Аж присел, хлопнул себя по армячку руками:
– Ох, епстать! Это ж никак Дементий-слуга! Ну, точно – он! Что же воевода-то его, боярин…
Чьи-то шаги послышались вдруг прямо за спиною Никодима. Легкие такие шаги, крадущиеся…
Выхватив тесак, ратник резко повернулся… и растерянно сунул свое орудие обратно в ножны, поклонился, узнав того самого боярина, воеводу, чей холоп Дементий сейчас куда-то подался, похоже, задумал сбежать!
– Тсс! – кивнув, боярин прижал к тонким губам указательный палец. – Я, паря, давно за чертом этим присматриваю. Мыслю – перебежчик он.
– Ой, господине…
– Мы посейчас с тобой вместе его и возьмем. Никуда он от нас, паскуда, не денется.
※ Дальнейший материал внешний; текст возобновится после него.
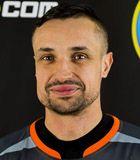 Dominik Pusek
Никодим аж покраснел от ощущения собственной важности. Еще бы, видано ли дело – сам боярин его в напарники берет! Так ведь и сказал – «вместе».
– Давай-ка побыстрее пойдем… Оружие – тесак у тебя? – спросил-улыбнулся боярин. Поясок поправил. Красивый такой поясок, с серебряными бляшками, а на них узоры какие-то.
– Ишшо и ножик найдется!
– Добро… Ну, иди, иди, а язм за тобою…
Взыграла у парня кровь, пуще прежнего собой загордился. Одно сейчас тревожило – не сплоховать бы! А ну, как упустят переветника? Боярину-то что, он, небось, неуспех на того же Никодима и повесит. Нельзя сплоховать, не-ет. Никак не можно.